Matsko doesn’t have a rule of thumb when it comes to trying to move his clients over to safe money investments, since each retirement plan is customized to a certain degree. However, he says that many times, when it comes to qualified assets, “we create pension income streams by using annuities, either regular SPIAs or living benefit products.” The guarantees inherited through these products create income streams for a client’s lifetime — and for beneficiaries, should they choose — that cannot be outlived.
“Since qualified assets do not pass through the estate easily,” he notes, “it makes sense to distribute them as the code intended for a pension or pension supplement, especially in light of minimum distribution requirements.” Sometimes, his clients will accumulate much more than they spend and find themselves projected to exceed the unified credit limits, in which case he “may use life insurance, specifically second to die (if it is a couple) to provide liquidity for the heirs.” He uses life insurance to create “pension max” options if the beneficial options in a defined benefit plan are unfavorable, and he may also suggest funding life insurance to create a greater estate for heirs. And if clients don’t want the risk of self-insuring or want to leverage their assets, he will often use long-term care options.

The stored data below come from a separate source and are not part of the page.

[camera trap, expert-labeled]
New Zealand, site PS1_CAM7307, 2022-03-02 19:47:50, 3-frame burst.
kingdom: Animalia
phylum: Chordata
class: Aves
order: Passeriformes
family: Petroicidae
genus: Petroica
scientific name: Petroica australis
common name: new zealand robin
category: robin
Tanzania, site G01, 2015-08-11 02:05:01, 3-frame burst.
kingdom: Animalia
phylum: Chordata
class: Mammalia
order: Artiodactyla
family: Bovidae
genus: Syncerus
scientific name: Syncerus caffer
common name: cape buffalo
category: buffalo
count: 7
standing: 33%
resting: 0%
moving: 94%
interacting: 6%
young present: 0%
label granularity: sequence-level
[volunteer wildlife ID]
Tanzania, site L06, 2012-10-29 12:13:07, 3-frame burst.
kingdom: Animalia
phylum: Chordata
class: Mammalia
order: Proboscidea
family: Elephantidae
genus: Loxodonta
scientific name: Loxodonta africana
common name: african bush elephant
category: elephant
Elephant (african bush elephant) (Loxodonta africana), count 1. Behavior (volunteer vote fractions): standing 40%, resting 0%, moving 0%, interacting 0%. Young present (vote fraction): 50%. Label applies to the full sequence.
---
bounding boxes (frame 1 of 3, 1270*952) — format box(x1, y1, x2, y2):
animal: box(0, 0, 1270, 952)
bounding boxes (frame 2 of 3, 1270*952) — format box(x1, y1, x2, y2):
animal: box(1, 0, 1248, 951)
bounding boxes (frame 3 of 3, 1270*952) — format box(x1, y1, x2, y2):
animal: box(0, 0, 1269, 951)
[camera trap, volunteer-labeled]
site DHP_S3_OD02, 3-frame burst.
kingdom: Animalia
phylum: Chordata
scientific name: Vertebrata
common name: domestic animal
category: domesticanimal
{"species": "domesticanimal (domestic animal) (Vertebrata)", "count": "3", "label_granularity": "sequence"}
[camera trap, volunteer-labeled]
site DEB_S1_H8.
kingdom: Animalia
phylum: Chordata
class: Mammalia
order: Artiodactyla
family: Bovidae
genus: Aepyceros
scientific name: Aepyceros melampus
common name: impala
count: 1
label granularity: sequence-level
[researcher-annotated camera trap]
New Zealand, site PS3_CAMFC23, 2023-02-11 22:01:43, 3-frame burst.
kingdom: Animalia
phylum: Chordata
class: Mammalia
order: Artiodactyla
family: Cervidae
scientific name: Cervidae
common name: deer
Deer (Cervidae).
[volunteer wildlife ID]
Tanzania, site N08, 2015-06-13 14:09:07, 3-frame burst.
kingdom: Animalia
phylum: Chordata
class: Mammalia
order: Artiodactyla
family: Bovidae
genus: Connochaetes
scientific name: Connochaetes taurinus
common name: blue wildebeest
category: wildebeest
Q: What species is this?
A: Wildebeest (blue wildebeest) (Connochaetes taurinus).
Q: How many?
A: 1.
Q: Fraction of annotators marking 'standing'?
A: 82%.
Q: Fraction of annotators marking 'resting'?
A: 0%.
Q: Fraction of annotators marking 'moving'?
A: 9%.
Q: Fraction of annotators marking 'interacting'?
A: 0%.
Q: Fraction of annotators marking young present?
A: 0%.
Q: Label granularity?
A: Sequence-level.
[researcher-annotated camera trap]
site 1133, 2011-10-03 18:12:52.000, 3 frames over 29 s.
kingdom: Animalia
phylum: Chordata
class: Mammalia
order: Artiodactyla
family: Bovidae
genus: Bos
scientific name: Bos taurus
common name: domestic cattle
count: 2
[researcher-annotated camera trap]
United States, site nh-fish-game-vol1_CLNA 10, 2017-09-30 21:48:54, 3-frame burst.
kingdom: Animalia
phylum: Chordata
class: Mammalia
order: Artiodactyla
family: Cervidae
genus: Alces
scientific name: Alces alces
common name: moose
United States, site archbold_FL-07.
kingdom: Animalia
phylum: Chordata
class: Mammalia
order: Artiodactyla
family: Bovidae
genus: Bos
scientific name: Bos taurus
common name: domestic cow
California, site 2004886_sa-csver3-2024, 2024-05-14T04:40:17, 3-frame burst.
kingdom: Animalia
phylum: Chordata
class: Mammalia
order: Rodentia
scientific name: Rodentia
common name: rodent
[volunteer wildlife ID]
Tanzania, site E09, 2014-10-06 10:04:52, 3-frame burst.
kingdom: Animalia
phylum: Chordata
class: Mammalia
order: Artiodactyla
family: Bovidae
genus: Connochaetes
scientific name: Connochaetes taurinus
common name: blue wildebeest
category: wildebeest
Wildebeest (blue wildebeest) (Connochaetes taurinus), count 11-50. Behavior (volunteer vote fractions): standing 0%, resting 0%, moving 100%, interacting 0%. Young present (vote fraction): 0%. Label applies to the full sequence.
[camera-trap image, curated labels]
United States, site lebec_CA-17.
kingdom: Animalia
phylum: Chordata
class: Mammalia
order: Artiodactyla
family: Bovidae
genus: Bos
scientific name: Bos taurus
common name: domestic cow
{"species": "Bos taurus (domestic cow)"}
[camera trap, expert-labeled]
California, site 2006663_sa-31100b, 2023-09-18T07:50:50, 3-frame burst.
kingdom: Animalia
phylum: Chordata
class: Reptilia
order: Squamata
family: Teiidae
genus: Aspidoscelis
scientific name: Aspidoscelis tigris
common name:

An aversion to the direct sale
All three advisors revealed that marketing and selling to boomers requires a different approach compared to other generations. Heckert says that boomers respond better to presentations about reaching retirement earlier than presentations about setting up their estates; the silent generation is more interested in the latter, he says.
Matsko has noticed that his boomer clients prefer graphics and images over spreadsheets and narratives. “They are averse to being sold directly, he says, because “they want a reason to buy investment products that goes beyond features and benefits.”
According to Gagne, boomers are looking for candid conversation and are less likely to second-guess an advisor’s expertise. “I think younger folks can be skeptical,” he says. “You can’t just make a statement; you have to prove that statement, whereas the boomers are more open-minded about seeking help.”
They’re seeking help, alright, and they’re coming in droves. While many advisors are out there trying to charm younger investors into their offices, the baby boomers are standing right outside their doors.